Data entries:
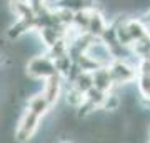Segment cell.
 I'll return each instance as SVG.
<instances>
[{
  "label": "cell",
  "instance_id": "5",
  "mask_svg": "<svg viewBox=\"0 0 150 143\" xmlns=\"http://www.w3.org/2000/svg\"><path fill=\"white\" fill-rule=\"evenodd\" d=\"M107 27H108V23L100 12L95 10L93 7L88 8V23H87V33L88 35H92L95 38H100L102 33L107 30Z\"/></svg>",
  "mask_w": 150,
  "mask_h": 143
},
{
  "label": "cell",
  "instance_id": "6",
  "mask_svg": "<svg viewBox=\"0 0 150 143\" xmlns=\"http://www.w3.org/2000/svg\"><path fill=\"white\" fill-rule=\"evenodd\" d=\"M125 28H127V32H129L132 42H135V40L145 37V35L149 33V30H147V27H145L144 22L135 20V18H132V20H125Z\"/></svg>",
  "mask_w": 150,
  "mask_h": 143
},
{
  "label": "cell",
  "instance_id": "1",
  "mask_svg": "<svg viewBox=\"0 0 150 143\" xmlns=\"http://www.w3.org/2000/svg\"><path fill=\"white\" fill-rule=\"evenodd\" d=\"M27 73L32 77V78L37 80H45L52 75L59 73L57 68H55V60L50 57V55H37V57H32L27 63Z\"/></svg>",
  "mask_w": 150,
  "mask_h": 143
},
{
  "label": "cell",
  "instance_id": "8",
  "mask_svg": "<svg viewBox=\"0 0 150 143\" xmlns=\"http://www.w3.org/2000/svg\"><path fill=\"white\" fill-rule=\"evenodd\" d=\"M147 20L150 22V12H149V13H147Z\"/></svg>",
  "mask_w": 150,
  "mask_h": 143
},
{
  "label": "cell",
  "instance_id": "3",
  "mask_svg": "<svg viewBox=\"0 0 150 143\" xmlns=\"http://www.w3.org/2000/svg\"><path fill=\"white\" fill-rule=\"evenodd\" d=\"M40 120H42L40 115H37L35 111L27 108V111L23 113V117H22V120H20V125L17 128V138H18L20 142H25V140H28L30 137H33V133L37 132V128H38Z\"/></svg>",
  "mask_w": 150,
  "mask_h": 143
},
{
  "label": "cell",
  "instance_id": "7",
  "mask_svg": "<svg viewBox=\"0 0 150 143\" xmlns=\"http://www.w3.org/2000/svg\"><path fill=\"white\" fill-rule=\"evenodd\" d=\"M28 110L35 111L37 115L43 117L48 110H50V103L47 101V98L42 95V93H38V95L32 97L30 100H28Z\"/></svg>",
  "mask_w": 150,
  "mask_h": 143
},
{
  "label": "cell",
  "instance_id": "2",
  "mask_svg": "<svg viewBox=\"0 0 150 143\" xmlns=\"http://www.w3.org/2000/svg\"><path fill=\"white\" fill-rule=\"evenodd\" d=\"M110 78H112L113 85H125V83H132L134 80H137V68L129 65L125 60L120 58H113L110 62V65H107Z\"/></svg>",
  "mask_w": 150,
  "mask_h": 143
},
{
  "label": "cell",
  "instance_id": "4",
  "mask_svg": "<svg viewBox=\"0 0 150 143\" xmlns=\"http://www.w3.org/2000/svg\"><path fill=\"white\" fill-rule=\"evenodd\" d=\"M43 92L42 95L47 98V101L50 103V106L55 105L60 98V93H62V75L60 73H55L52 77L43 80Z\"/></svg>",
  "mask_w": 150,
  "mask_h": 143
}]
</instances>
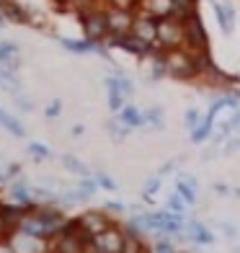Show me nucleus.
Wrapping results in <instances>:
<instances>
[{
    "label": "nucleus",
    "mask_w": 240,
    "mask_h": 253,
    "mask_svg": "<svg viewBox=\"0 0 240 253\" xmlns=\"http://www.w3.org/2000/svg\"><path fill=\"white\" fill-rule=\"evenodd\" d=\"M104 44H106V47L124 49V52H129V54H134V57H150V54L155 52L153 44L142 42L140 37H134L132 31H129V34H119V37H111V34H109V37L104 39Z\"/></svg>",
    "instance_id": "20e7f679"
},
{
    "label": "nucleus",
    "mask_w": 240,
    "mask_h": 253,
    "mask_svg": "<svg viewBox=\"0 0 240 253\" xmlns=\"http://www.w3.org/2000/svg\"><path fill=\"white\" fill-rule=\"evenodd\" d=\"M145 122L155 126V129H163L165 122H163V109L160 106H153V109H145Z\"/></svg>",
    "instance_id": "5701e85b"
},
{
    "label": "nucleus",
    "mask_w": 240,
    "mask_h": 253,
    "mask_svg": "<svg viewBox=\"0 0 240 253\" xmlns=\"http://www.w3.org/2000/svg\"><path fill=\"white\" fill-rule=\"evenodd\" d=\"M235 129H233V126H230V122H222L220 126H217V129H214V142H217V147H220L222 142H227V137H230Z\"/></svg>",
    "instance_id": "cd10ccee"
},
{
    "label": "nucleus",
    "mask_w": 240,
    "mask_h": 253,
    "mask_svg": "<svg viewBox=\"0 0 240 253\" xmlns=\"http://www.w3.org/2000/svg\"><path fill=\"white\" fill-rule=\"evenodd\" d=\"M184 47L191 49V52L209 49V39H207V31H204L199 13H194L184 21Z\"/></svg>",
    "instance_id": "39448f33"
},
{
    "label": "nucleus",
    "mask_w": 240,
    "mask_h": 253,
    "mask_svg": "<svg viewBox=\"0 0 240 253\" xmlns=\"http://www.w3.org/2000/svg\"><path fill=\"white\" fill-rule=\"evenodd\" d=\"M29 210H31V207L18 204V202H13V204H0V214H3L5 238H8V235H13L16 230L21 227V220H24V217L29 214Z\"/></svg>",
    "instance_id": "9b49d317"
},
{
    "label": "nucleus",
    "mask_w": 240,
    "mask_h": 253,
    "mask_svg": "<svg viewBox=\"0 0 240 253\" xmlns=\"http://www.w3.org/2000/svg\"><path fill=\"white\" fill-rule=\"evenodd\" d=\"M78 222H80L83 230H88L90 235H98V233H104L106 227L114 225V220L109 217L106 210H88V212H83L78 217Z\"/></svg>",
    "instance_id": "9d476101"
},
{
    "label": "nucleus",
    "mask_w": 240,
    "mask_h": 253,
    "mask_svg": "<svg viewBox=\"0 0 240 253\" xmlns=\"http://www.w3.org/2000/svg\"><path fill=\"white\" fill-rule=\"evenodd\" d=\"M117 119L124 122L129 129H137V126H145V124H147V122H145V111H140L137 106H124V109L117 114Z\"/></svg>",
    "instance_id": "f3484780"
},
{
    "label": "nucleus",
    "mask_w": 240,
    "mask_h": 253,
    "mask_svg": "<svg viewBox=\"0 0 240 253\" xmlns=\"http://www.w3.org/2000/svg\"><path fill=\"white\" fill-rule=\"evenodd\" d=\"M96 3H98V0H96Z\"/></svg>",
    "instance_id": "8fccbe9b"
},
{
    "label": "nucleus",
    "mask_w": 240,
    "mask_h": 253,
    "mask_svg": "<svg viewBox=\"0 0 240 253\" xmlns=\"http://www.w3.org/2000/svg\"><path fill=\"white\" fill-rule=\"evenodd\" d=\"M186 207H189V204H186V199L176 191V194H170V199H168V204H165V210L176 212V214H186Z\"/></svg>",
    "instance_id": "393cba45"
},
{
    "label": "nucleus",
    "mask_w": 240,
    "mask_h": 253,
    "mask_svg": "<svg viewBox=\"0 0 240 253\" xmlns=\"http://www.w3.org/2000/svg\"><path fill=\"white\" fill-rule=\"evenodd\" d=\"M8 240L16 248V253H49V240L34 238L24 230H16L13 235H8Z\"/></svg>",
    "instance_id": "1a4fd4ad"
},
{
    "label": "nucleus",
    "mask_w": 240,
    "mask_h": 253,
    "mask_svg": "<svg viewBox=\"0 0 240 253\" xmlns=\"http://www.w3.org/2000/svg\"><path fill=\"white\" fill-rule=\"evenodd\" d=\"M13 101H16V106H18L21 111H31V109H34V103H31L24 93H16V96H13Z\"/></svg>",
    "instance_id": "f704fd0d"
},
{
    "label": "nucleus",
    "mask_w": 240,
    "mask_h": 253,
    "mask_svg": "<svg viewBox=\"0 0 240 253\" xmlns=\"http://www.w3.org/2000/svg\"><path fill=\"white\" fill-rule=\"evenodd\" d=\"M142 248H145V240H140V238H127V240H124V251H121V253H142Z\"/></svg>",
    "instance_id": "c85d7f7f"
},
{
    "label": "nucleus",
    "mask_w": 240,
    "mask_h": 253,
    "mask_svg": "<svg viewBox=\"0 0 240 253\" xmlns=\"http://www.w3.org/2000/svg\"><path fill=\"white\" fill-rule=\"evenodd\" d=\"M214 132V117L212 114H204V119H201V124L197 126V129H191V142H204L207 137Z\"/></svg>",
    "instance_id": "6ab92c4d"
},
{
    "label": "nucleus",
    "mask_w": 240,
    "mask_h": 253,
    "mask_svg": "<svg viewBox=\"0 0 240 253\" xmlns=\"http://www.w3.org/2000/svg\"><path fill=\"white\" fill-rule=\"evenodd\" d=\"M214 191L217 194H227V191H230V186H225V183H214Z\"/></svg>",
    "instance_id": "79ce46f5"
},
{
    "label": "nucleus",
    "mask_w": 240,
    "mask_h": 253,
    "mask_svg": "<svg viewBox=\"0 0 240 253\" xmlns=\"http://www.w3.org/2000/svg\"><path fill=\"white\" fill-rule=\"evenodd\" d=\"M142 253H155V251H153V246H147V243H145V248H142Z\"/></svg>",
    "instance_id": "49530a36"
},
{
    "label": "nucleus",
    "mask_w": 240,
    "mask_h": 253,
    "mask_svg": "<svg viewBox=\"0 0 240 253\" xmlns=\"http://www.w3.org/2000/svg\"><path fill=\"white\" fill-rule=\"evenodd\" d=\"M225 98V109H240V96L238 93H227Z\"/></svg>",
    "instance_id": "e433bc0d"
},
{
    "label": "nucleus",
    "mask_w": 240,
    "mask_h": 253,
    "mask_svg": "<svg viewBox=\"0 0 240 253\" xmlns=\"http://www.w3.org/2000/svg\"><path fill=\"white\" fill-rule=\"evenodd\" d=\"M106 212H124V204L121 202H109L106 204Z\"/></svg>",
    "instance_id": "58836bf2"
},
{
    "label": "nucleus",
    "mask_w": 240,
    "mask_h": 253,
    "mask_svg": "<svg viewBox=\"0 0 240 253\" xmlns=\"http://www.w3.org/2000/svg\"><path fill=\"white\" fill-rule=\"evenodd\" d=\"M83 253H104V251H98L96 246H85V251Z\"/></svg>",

Exercise goal: List every line of the records that contains the string "instances".

Complete answer:
<instances>
</instances>
Wrapping results in <instances>:
<instances>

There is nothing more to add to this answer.